Exercise prompt: Reproduce all records exactly.

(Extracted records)

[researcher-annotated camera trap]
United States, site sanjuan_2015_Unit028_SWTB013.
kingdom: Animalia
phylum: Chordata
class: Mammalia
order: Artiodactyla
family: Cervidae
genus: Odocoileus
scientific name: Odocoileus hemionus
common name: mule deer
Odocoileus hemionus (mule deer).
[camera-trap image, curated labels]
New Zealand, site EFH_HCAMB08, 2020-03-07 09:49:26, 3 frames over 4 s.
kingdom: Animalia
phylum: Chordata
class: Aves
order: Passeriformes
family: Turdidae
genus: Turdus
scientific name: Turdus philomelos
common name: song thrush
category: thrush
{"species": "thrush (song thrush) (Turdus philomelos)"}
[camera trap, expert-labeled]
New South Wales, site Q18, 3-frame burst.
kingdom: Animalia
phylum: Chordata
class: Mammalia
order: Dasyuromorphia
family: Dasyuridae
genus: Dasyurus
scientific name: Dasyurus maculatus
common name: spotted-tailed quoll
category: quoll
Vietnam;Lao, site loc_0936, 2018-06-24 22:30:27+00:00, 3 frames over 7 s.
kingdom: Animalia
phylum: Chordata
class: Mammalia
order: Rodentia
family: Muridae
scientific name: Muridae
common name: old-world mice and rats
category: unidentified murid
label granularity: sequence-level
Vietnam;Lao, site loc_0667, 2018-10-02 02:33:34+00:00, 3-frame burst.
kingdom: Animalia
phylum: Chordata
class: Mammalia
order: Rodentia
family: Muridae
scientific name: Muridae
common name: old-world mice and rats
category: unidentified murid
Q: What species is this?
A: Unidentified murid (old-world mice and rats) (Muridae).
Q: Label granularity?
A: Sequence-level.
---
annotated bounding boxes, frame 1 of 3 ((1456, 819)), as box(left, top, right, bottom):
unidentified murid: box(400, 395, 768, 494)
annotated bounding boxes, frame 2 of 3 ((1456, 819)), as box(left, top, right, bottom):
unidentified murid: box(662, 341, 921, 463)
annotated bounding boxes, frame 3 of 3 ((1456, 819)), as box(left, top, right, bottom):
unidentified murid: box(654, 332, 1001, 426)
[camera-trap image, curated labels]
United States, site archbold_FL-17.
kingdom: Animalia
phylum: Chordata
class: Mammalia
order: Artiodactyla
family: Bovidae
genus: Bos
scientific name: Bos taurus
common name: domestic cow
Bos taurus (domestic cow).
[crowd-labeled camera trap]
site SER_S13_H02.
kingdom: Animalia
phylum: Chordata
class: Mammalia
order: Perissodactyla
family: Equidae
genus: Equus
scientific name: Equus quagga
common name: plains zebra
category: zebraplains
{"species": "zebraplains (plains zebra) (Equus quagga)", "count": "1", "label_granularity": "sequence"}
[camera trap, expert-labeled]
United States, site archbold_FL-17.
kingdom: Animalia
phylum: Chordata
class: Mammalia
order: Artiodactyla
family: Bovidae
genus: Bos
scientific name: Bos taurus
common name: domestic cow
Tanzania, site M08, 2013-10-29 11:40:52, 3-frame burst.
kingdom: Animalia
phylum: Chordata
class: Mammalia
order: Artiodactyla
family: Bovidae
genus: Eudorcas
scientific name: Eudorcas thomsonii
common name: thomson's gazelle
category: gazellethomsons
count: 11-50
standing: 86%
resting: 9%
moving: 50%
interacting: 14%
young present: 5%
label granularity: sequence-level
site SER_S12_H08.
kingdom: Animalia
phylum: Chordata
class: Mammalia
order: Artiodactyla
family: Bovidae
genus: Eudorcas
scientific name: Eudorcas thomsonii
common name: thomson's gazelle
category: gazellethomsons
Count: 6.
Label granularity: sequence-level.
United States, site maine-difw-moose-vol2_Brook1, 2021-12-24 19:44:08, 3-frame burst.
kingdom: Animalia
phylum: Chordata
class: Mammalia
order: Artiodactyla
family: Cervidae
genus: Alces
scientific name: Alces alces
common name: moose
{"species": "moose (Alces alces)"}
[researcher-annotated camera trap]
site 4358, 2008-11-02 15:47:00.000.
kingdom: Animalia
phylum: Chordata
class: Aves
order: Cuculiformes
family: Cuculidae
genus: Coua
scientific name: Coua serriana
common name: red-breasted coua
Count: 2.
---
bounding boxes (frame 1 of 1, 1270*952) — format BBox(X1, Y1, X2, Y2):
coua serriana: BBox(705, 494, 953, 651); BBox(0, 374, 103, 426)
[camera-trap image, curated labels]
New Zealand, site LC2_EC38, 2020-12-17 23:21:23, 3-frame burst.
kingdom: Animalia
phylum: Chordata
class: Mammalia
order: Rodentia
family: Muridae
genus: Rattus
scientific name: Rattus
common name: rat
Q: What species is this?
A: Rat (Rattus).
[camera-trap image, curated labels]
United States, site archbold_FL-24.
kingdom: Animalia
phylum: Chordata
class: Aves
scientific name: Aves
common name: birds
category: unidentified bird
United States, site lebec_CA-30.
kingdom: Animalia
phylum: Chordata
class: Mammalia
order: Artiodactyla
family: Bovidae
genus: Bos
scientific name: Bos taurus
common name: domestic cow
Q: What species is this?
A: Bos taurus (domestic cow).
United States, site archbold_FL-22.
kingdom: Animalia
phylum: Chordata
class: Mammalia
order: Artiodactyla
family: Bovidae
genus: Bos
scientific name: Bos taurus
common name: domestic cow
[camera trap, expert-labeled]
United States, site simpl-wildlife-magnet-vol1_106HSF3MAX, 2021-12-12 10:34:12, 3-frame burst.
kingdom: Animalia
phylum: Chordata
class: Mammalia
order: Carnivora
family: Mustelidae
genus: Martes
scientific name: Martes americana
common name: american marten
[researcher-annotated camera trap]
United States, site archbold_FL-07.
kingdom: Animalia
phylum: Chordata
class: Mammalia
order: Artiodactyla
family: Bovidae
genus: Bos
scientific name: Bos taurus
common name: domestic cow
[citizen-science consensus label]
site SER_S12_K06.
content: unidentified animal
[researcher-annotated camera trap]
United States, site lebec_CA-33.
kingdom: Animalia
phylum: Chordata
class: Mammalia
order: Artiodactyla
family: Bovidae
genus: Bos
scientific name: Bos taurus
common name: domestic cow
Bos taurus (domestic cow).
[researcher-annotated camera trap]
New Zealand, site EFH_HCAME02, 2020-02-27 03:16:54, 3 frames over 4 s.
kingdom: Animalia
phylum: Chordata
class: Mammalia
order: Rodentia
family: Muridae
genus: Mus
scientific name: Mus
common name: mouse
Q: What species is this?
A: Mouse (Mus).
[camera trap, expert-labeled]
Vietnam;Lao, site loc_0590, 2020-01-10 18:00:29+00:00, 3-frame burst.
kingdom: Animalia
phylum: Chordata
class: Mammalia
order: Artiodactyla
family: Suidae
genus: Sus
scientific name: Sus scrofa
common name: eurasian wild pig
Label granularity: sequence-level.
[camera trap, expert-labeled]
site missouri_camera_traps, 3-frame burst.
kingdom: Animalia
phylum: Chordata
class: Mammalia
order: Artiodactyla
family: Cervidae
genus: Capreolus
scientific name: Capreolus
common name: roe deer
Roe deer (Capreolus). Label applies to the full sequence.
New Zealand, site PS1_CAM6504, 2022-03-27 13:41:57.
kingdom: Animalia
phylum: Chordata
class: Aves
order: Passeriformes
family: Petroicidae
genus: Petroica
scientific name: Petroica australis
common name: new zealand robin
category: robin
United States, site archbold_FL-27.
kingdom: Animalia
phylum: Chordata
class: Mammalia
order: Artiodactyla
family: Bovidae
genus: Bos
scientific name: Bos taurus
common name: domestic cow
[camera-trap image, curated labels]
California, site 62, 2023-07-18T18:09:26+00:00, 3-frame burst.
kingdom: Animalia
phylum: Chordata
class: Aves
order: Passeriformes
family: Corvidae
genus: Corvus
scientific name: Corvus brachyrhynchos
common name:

Reply to the exercise:
[researcher-annotated camera trap]
United States, site sanjuan_2015_Unit028_SWTB013.
kingdom: Animalia
phylum: Chordata
class: Mammalia
order: Artiodactyla
family: Cervidae
genus: Odocoileus
scientific name: Odocoileus hemionus
common name: mule deer
Odocoileus hemionus (mule deer).
[camera-trap image, curated labels]
New Zealand, site EFH_HCAMB08, 2020-03-07 09:49:26, 3 frames over 4 s.
kingdom: Animalia
phylum: Chordata
class: Aves
order: Passeriformes
family: Turdidae
genus: Turdus
scientific name: Turdus philomelos
common name: song thrush
category: thrush
{"species": "thrush (song thrush) (Turdus philomelos)"}
[camera trap, expert-labeled]
New South Wales, site Q18, 3-frame burst.
kingdom: Animalia
phylum: Chordata
class: Mammalia
order: Dasyuromorphia
family: Dasyuridae
genus: Dasyurus
scientific name: Dasyurus maculatus
common name: spotted-tailed quoll
category: quoll
Vietnam;Lao, site loc_0936, 2018-06-24 22:30:27+00:00, 3 frames over 7 s.
kingdom: Animalia
phylum: Chordata
class: Mammalia
order: Rodentia
family: Muridae
scientific name: Muridae
common name: old-world mice and rats
category: unidentified murid
label granularity: sequence-level
Vietnam;Lao, site loc_0667, 2018-10-02 02:33:34+00:00, 3-frame burst.
kingdom: Animalia
phylum: Chordata
class: Mammalia
order: Rodentia
family: Muridae
scientific name: Muridae
common name: old-world mice and rats
category: unidentified murid
Q: What species is this?
A: Unidentified murid (old-world mice and rats) (Muridae).
Q: Label granularity?
A: Sequence-level.
---
annotated bounding boxes, frame 1 of 3 ((1456, 819)), as box(left, top, right, bottom):
unidentified murid: box(400, 395, 768, 494)
annotated bounding boxes, frame 2 of 3 ((1456, 819)), as box(left, top, right, bottom):
unidentified murid: box(662, 341, 921, 463)
annotated bounding boxes, frame 3 of 3 ((1456, 819)), as box(left, top, right, bottom):
unidentified murid: box(654, 332, 1001, 426)
[camera-trap image, curated labels]
United States, site archbold_FL-17.
kingdom: Animalia
phylum: Chordata
class: Mammalia
order: Artiodactyla
family: Bovidae
genus: Bos
scientific name: Bos taurus
common name: domestic cow
Bos taurus (domestic cow).
[crowd-labeled camera trap]
site SER_S13_H02.
kingdom: Animalia
phylum: Chordata
class: Mammalia
order: Perissodactyla
family: Equidae
genus: Equus
scientific name: Equus quagga
common name: plains zebra
category: zebraplains
{"species": "zebraplains (plains zebra) (Equus quagga)", "count": "1", "label_granularity": "sequence"}
[camera trap, expert-labeled]
United States, site archbold_FL-17.
kingdom: Animalia
phylum: Chordata
class: Mammalia
order: Artiodactyla
family: Bovidae
genus: Bos
scientific name: Bos taurus
common name: domestic cow
Tanzania, site M08, 2013-10-29 11:40:52, 3-frame burst.
kingdom: Animalia
phylum: Chordata
class: Mammalia
order: Artiodactyla
family: Bovidae
genus: Eudorcas
scientific name: Eudorcas thomsonii
common name: thomson's gazelle
category: gazellethomsons
count: 11-50
standing: 86%
resting: 9%
moving: 50%
interacting: 14%
young present: 5%
label granularity: sequence-level
site SER_S12_H08.
kingdom: Animalia
phylum: Chordata
class: Mammalia
order: Artiodactyla
family: Bovidae
genus: Eudorcas
scientific name: Eudorcas thomsonii
common name: thomson's gazelle
category: gazellethomsons
Count: 6.
Label granularity: sequence-level.
United States, site maine-difw-moose-vol2_Brook1, 2021-12-24 19:44:08, 3-frame burst.
kingdom: Animalia
phylum: Chordata
class: Mammalia
order: Artiodactyla
family: Cervidae
genus: Alces
scientific name: Alces alces
common name: moose
{"species": "moose (Alces alces)"}
[researcher-annotated camera trap]
site 4358, 2008-11-02 15:47:00.000.
kingdom: Animalia
phylum: Chordata
class: Aves
order: Cuculiformes
family: Cuculidae
genus: Coua
scientific name: Coua serriana
common name: red-breasted coua
Count: 2.
---
bounding boxes (frame 1 of 1, 1270*952) — format BBox(X1, Y1, X2, Y2):
coua serriana: BBox(705, 494, 953, 651); BBox(0, 374, 103, 426)
[camera-trap image, curated labels]
New Zealand, site LC2_EC38, 2020-12-17 23:21:23, 3-frame burst.
kingdom: Animalia
phylum: Chordata
class: Mammalia
order: Rodentia
family: Muridae
genus: Rattus
scientific name: Rattus
common name: rat
Q: What species is this?
A: Rat (Rattus).
[camera-trap image, curated labels]
United States, site archbold_FL-24.
kingdom: Animalia
phylum: Chordata
class: Aves
scientific name: Aves
common name: birds
category: unidentified bird
United States, site lebec_CA-30.
kingdom: Animalia
phylum: Chordata
class: Mammalia
order: Artiodactyla
family: Bovidae
genus: Bos
scientific name: Bos taurus
common name: domestic cow
Q: What species is this?
A: Bos taurus (domestic cow).
United States, site archbold_FL-22.
kingdom: Animalia
phylum: Chordata
class: Mammalia
order: Artiodactyla
family: Bovidae
genus: Bos
scientific name: Bos taurus
common name: domestic cow
[camera trap, expert-labeled]
United States, site simpl-wildlife-magnet-vol1_106HSF3MAX, 2021-12-12 10:34:12, 3-frame burst.
kingdom: Animalia
phylum: Chordata
class: Mammalia
order: Carnivora
family: Mustelidae
genus: Martes
scientific name: Martes americana
common name: american marten
[researcher-annotated camera trap]
United States, site archbold_FL-07.
kingdom: Animalia
phylum: Chordata
class: Mammalia
order: Artiodactyla
family: Bovidae
genus: Bos
scientific name: Bos taurus
common name: domestic cow
[citizen-science consensus label]
site SER_S12_K06.
content: unidentified animal
[researcher-annotated camera trap]
United States, site lebec_CA-33.
kingdom: Animalia
phylum: Chordata
class: Mammalia
order: Artiodactyla
family: Bovidae
genus: Bos
scientific name: Bos taurus
common name: domestic cow
Bos taurus (domestic cow).
[researcher-annotated camera trap]
New Zealand, site EFH_HCAME02, 2020-02-27 03:16:54, 3 frames over 4 s.
kingdom: Animalia
phylum: Chordata
class: Mammalia
order: Rodentia
family: Muridae
genus: Mus
scientific name: Mus
common name: mouse
Q: What species is this?
A: Mouse (Mus).
[camera trap, expert-labeled]
Vietnam;Lao, site loc_0590, 2020-01-10 18:00:29+00:00, 3-frame burst.
kingdom: Animalia
phylum: Chordata
class: Mammalia
order: Artiodactyla
family: Suidae
genus: Sus
scientific name: Sus scrofa
common name: eurasian wild pig
Label granularity: sequence-level.
[camera trap, expert-labeled]
site missouri_camera_traps, 3-frame burst.
kingdom: Animalia
phylum: Chordata
class: Mammalia
order: Artiodactyla
family: Cervidae
genus: Capreolus
scientific name: Capreolus
common name: roe deer
Roe deer (Capreolus). Label applies to the full sequence.
New Zealand, site PS1_CAM6504, 2022-03-27 13:41:57.
kingdom: Animalia
phylum: Chordata
class: Aves
order: Passeriformes
family: Petroicidae
genus: Petroica
scientific name: Petroica australis
common name: new zealand robin
category: robin
United States, site archbold_FL-27.
kingdom: Animalia
phylum: Chordata
class: Mammalia
order: Artiodactyla
family: Bovidae
genus: Bos
scientific name: Bos taurus
common name: domestic cow
[camera-trap image, curated labels]
California, site 62, 2023-07-18T18:09:26+00:00, 3-frame burst.
kingdom: Animalia
phylum: Chordata
class: Aves
order: Passeriformes
family: Corvidae
genus: Corvus
scientific name: Corvus brachyrhynchos
common name:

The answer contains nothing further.